* [PATCH 0/3] scsi/block: NUMA-local allocations and false-sharing fixes
@ 2026-04-02 7:46 Sumit Saxena
2026-04-02 7:46 ` [PATCH 1/3] scsi: use NUMA-local allocation for sdev and starget Sumit Saxena
` (2 more replies)
0 siblings, 3 replies; 8+ messages in thread
From: Sumit Saxena @ 2026-04-02 7:46 UTC (permalink / raw)
To: martin.petersen, axboe
Cc: linux-scsi, linux-block, mpi3mr-linuxdrv.pdl, Sumit Saxena
This series contains three performance improvements targeting the SCSI
and block layers on multi-socket NUMA systems.
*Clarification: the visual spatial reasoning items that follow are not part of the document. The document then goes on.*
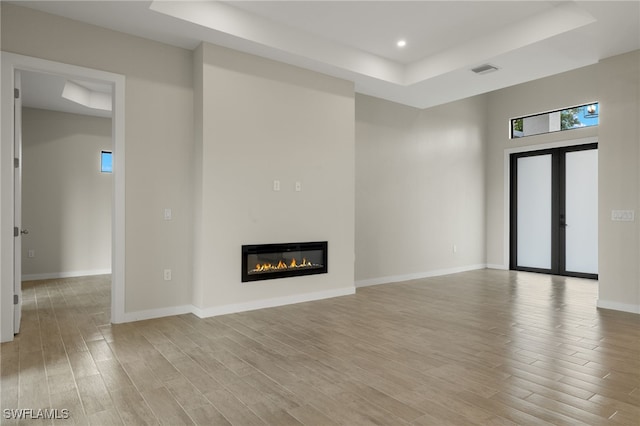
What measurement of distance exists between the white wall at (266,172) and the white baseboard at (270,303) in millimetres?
12

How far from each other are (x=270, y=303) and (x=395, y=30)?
11.4 ft

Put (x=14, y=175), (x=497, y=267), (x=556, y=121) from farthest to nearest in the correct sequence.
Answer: (x=497, y=267), (x=556, y=121), (x=14, y=175)

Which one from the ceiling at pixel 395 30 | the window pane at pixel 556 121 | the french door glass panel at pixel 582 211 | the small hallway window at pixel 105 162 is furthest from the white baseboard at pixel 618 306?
the small hallway window at pixel 105 162

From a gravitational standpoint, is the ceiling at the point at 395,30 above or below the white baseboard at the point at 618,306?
above

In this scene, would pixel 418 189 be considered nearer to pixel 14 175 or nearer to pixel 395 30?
pixel 395 30

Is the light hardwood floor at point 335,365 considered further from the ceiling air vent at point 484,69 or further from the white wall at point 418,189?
the ceiling air vent at point 484,69

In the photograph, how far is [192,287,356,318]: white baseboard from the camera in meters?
4.08

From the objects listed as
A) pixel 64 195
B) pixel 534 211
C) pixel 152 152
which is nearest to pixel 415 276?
pixel 534 211

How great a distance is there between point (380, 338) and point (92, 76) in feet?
12.0

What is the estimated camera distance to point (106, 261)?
7023 mm

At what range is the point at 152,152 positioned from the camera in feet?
13.3

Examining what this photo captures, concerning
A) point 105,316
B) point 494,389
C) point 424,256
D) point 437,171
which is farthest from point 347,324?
point 437,171

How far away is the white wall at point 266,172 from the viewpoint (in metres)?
4.11

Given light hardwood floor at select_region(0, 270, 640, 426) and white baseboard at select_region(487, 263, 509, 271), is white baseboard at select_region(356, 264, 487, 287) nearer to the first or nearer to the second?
white baseboard at select_region(487, 263, 509, 271)
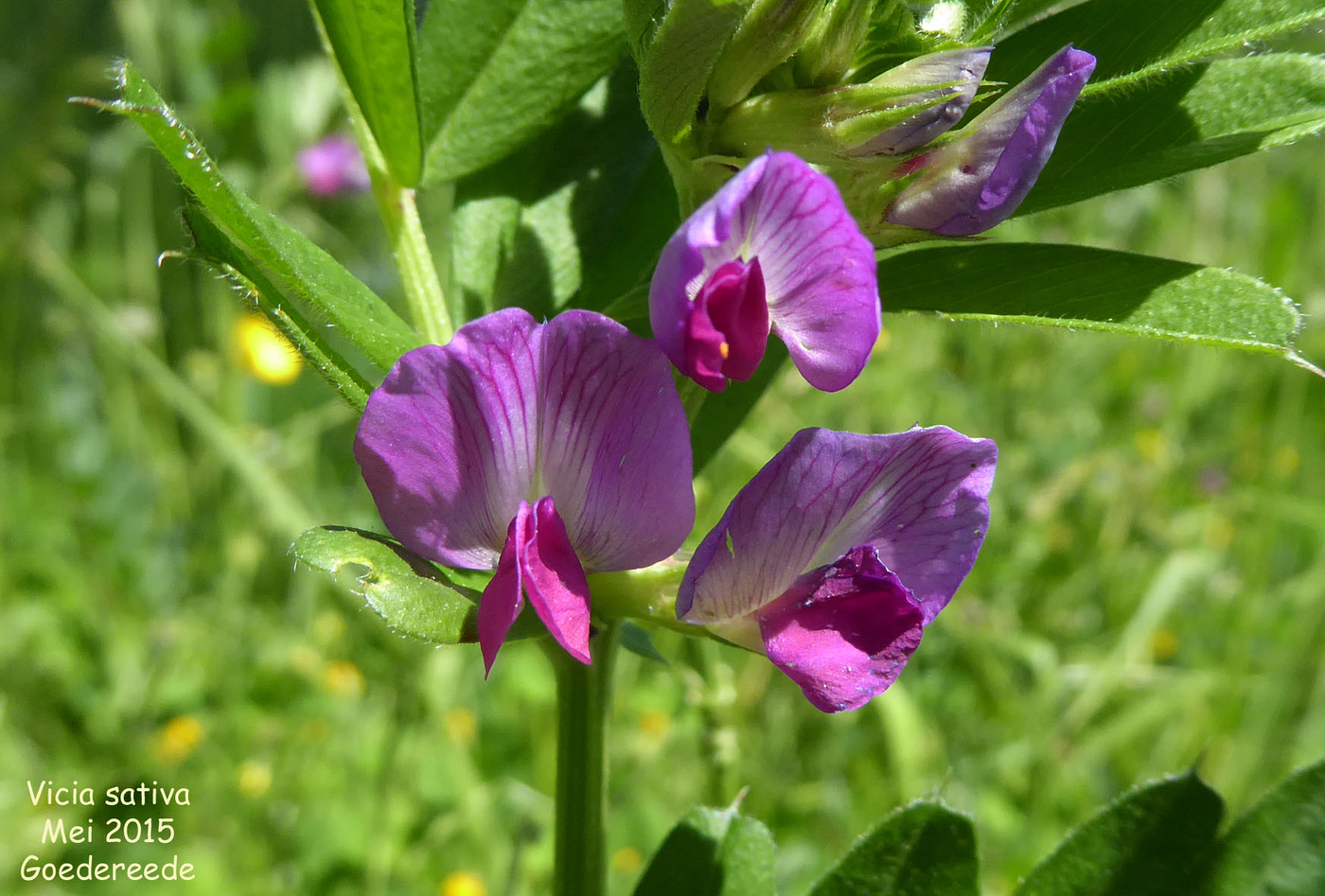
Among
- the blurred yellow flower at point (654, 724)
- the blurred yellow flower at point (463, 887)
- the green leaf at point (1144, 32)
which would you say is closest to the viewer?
the green leaf at point (1144, 32)

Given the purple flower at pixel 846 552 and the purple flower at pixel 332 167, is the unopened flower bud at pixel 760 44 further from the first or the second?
the purple flower at pixel 332 167

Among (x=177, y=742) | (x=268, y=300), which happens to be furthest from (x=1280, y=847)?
(x=177, y=742)

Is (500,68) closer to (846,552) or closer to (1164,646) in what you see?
(846,552)

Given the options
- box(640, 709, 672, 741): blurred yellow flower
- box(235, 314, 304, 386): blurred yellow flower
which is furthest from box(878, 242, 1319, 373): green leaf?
box(235, 314, 304, 386): blurred yellow flower

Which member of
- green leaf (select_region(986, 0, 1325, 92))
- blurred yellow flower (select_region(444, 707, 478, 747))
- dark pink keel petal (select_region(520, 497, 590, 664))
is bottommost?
blurred yellow flower (select_region(444, 707, 478, 747))

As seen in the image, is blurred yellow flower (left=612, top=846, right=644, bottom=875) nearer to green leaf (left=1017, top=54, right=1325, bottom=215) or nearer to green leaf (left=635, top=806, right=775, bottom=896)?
green leaf (left=635, top=806, right=775, bottom=896)

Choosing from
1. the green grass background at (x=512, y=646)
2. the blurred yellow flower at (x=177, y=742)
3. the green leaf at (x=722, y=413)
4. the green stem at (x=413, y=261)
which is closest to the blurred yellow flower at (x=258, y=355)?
the green grass background at (x=512, y=646)

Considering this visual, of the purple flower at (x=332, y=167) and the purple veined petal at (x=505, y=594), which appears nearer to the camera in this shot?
the purple veined petal at (x=505, y=594)
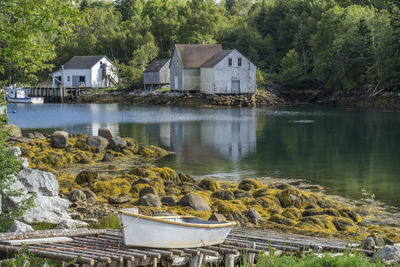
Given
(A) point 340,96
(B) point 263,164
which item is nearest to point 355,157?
(B) point 263,164

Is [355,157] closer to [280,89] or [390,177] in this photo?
[390,177]

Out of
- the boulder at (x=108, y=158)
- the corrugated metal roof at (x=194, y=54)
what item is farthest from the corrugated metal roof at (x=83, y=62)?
the boulder at (x=108, y=158)

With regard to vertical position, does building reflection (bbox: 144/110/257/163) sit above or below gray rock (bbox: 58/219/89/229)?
below

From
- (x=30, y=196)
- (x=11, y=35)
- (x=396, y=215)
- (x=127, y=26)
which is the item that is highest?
(x=127, y=26)

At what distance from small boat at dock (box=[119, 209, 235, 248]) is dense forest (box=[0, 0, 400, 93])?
130 feet

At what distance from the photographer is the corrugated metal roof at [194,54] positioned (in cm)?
7550

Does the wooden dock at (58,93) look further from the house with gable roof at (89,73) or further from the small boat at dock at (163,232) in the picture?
the small boat at dock at (163,232)

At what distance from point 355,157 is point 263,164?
518 cm

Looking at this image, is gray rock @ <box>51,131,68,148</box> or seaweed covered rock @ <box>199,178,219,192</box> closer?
seaweed covered rock @ <box>199,178,219,192</box>

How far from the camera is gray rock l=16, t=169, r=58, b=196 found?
43.2 ft

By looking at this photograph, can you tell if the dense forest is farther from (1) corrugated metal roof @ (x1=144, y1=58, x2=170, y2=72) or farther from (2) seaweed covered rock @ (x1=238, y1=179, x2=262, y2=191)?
(2) seaweed covered rock @ (x1=238, y1=179, x2=262, y2=191)

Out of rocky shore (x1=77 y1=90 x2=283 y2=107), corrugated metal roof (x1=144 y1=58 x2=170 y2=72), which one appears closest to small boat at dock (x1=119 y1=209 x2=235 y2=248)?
rocky shore (x1=77 y1=90 x2=283 y2=107)

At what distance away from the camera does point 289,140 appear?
37.0 metres

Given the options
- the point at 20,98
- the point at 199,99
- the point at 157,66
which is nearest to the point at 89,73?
the point at 20,98
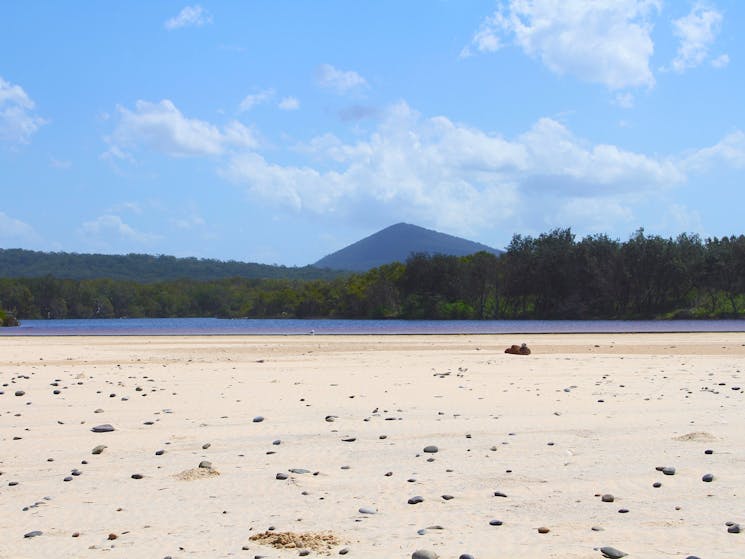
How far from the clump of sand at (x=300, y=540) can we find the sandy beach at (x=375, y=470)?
0.02m

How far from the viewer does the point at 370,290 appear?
395 ft

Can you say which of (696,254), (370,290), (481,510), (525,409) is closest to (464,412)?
(525,409)

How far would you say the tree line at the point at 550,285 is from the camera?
92812mm

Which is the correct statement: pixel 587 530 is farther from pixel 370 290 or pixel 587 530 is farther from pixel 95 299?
pixel 95 299

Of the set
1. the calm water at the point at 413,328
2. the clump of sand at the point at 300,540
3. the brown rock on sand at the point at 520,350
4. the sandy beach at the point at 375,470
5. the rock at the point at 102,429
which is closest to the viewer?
the clump of sand at the point at 300,540

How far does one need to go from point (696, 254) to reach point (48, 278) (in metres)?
117

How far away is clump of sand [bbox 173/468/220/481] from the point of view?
7699mm

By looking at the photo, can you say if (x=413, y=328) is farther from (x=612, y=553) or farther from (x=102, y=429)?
(x=612, y=553)

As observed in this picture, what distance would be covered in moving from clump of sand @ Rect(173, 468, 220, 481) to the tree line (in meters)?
89.6

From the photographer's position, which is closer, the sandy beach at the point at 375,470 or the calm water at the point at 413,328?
the sandy beach at the point at 375,470

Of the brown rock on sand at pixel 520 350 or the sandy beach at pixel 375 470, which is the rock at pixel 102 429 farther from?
the brown rock on sand at pixel 520 350

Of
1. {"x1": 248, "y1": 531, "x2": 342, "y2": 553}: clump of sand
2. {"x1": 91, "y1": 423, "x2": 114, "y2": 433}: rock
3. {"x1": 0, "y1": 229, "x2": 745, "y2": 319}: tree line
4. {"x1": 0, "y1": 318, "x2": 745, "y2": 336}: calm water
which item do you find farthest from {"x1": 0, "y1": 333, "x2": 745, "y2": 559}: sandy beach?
{"x1": 0, "y1": 229, "x2": 745, "y2": 319}: tree line

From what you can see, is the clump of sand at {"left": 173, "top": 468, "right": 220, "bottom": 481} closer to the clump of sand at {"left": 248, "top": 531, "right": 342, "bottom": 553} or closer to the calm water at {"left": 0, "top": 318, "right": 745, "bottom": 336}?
the clump of sand at {"left": 248, "top": 531, "right": 342, "bottom": 553}

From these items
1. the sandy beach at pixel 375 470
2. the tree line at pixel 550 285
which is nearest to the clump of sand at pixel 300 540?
the sandy beach at pixel 375 470
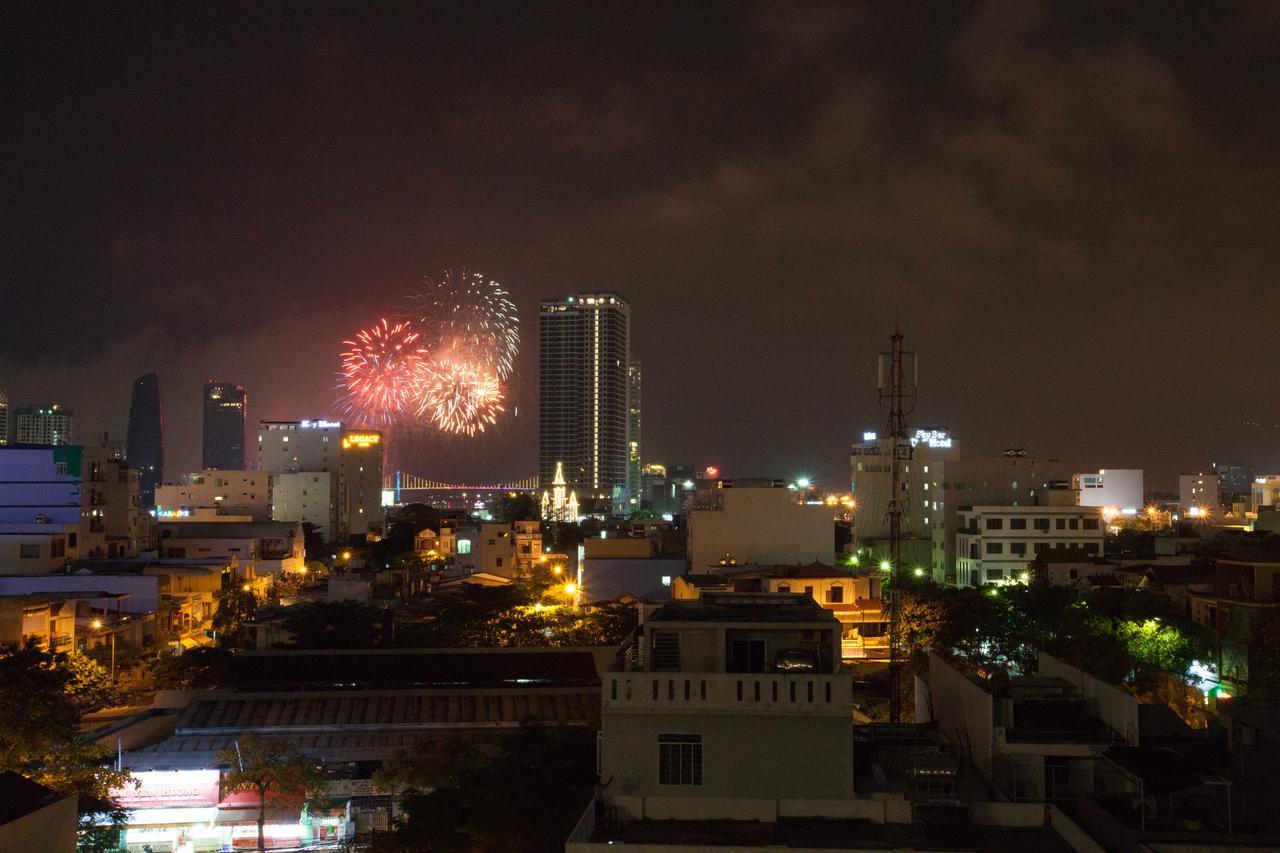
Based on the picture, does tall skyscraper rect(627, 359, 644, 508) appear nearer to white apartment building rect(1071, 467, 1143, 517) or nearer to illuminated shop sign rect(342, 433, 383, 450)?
illuminated shop sign rect(342, 433, 383, 450)

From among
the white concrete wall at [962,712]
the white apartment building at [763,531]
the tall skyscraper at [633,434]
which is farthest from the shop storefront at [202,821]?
the tall skyscraper at [633,434]

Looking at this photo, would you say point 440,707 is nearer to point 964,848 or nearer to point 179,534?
point 964,848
On multi-socket NUMA systems we observed extreme I/O throughput variance
of 50-60% between runs. This series identifies and fixes two root causes:
cross-node memory accesses due to NUMA-unaware allocations in the scan
path, and false sharing between hot atomic counters in
struct request_queue and struct scsi_device.
The first patch makes the SCSI scan path allocate scsi_device and
scsi_target on the NUMA node of the host adapter.
The second patch addresses false sharing in struct request_queue.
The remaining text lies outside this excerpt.